Break even point and shut down point

Break-even point
Break even is said to occur when:
TR = TC
Or, TR / Q = TC / Q
Or, P = AC
A firm is just covering all its costs
break even point
break even point
Break – even occurs at point Q. Here AR (price) = AC= or TR = TC. The firm is just making normal profits.
AC = LQ = OP
A firm is just covering its costs as price (=OP) happens to be equal to AC (average cost) = LQ
It is a situation of  no - profit no - loss situation.

Shut – down point
Shut – down point occurs when a firm is just covering its variable cost only. Or, it is a situation when:
TR = TVC
TR / Q = TVC / Q
AR = AVC

Here, the firm is incurring loss of fixed cost.

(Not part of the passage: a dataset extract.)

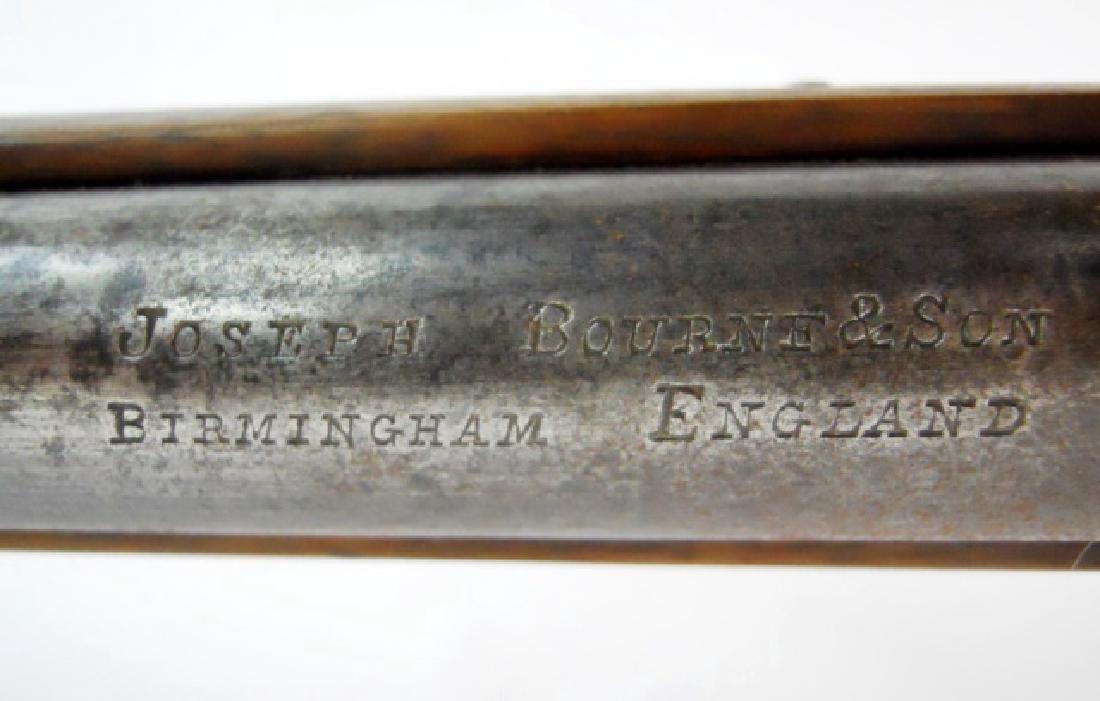 British Martini Henry Rifle, in .476 Shot - 7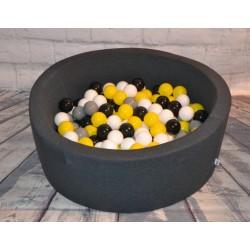 Suchy basen dla dzieci z piłeczkami 90x40 okrągły - grafitowy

Does it mean that the firm will suspend production of the commodity? Not necessarily. It may continue to produce because the loss of fixed cost is to be incurred even when output is suspended.

shut down point
shut down point
Shut down occurs at point Q. Here, AR = AVC = LQ = OP. The firm is incurring the loss of AFC (average fixed cost) per unit of output.
Total loss to the firm = AFC x output
= TFC for a given level of output
Thus, price (or average revenue = OP) = average variable cost (= LQ).
Q is known as shut down point because the firm would not like to operate below this.